Другое дело — Жора Архаров. Этот весь нараспашку — общительный, говорливый, неуемный. Ему чаще других достается от надсмотрщиков, но Жора не падает духом. И опять меня немного удивляет, как он со своей непосредственностью мог быть нашим разведчиком. Ему бы быть политруком — таких, как Жора, бойцы любят, — а замкнутому Коле Янсену — разведчиком.
Савостин мягок и душевен, легко пугается, но тут же берет себя в руки. Я его люблю. Я уважаю Янсена, с Жорой мы приятели — у нас много общего, — а Савостина я еще люблю как человека. Мы теперь живем на одиннадцатом блоке, и наши койки рядом. Мы с ним напарники: вместе едим, вместе проводим свободное от работы время…
Снова воскресенье. Пылает июньское солнце. Возле шрайбштубы играет оркестр, по площади прогуливаются заключенные, дымит крематорий — все своим чередом.
Мы с Савостиным прохаживаемся перед нашим блоком, обсуждая последние военные новости. Я, как всегда, высказываю самые оптимистические прогнозы, я уверен, что к концу лета немцы будут разгромлены, — Савостин поосторожнее меня, но в общем разделяет мои надежды.
— Так что мастерских мы им не успеем построить, — говорю я, имея в виду близкий конец войны, говорю об этом и вижу, что знакомый парнишка, работающий на кухне, Васек, делает мне настойчивые знаки подойти.
— Иди, может, брюквы даст, — говорит Савостин. Васек ведет меня в умывальную (вашраум) и просит спрятать под куртку тяжелый горячий котелок, закрытый крышкой.
— Давай на четырнадцатый, — шепчет он. — Там новенький, москвич, тренер «Спартака».
Шагаем на четырнадцатый блок. Тренер «Спартака»— это интересно. Надо обязательно поддержать тренера «Спартака»… Мы находим среди сидящих на булыжнике светлоголового светлоглазого человека.
— Вот, — говорит Васек. — Вы знакомьтесь, а мне пора на работу. До завтра.
Я сажусь на теплый булыжник и достаю тяжелый котелок. Тренер «Спартака» Алексей Костылин благодарит. У него узкое лицо, высокая шея, волевой рот.
Я слегка взволнован. Я сижу рядом с тренером «Спартака», я, обыкновенный смертный, вчерашний школьник, часами гонявший мяч. Он, разговаривая, приглядывается ко мне.
На следующий день после работы, взяв у Васька суп (ему самому опасно носить: как рабочего кухни его могут обвинить в воровстве), я снова иду к тренеру «Спартака». Мы говорим о положении на фронтах, и опять я чувствую, что он приглядывается. Почему он приглядывается?.. При третьей встрече получается так, что я рассказываю Костылину о себе, об обстановке в лагере, о строящемся авиационном предприятии. И вдруг я слышу слова, которые потрясают мою душу.
— Надо с ними бороться, организованно бороться. Нельзя допустить, чтобы они руками политзаключенных строили самолеты. — И дальше шепот — Во всех лагерях существует антифашистское подполье, есть центр, и в Маутхаузене теперь должны быть его представители… Подумай, что в этих условиях вы могли бы сделать полезного для Родины. Подумай несколько дней и тогда скажешь мне.
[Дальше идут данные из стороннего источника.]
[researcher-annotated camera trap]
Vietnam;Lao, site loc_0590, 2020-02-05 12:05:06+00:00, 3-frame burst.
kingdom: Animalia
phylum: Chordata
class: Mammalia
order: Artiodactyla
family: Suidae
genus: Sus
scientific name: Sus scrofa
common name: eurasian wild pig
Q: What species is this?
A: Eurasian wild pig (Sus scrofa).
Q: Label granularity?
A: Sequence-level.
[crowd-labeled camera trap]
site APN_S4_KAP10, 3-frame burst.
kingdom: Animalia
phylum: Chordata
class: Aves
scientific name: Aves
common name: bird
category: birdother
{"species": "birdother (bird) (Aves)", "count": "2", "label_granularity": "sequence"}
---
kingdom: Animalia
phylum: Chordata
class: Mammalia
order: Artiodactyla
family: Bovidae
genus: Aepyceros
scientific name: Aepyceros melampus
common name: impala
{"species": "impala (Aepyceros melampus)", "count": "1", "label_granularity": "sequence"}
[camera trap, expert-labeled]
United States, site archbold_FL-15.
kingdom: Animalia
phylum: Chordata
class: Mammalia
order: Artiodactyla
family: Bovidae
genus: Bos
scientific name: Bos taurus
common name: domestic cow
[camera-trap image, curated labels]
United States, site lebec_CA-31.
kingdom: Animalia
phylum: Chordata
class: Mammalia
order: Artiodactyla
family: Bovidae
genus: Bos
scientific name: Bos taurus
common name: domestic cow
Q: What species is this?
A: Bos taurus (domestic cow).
Он сильно пожимает мне руку. Я очень взволнован. Мы договариваемся встретиться в пятницу вечером.
2
Я взволнован и еще больше обрадован. И я горд, что Костылин открылся мне. Конечно, это он и есть представитель подпольного центра, ого специально направили к нам в Маутхаузэн. Вероятно, он даже наш разведчик и, возможно, поддерживает связь с Москвой.
Это же такое счастье, такое счастье, что он прибыл к нам! Несомненно, что наш генеральный штаб узнал о строительстве в Маутхаузене авиационного предприятия, и вот сюда срочно прислали разведчика, связанного с подпольным антифашистским центром… Какой я все-таки счастливый!
Я долго не могу успокоиться, хожу взад и вперед под окнами барака, наконец решаю переговорить с Савостиным о том, что могли бы мы сделать здесь полезного для Родины. Мы стоим у глухого участка барачной стены.
— Послушай, Володя, — говорю я, — по-моему, нам надо взорвать мастерские… Подожди, выслушай меня. Мы можем раздобыть через испанцев взрывчатку и заложить ее в кирпичную стену. Для этого, видимо, придется создать подпольную организацию. Доставку взрывчатки я возьму на себя. Мы все точно рассчитаем и взорвем. Среди эсэсозцев начнется паника, этим можно воспользоваться, разоружить охрану и бежать… Постой, не перебивай. Я подаю лишь идею. Как все это сделать, надо хорошо продумать, я подаю только идею. Мы скроемся в лесу и будем с боем отходить на север, к чехословацкой границе. Там партизаны. Но это пока лишь идея. Это все надо точно рассчитать и продумать… Как твое мнение?
Савостин испуганно глядит на меня.
— Ты не заболел?
— Почему же я заболел? Разве мы не солдаты, разве война закончилась? Это наш прямой долг — драться, когда появляется такая возможность.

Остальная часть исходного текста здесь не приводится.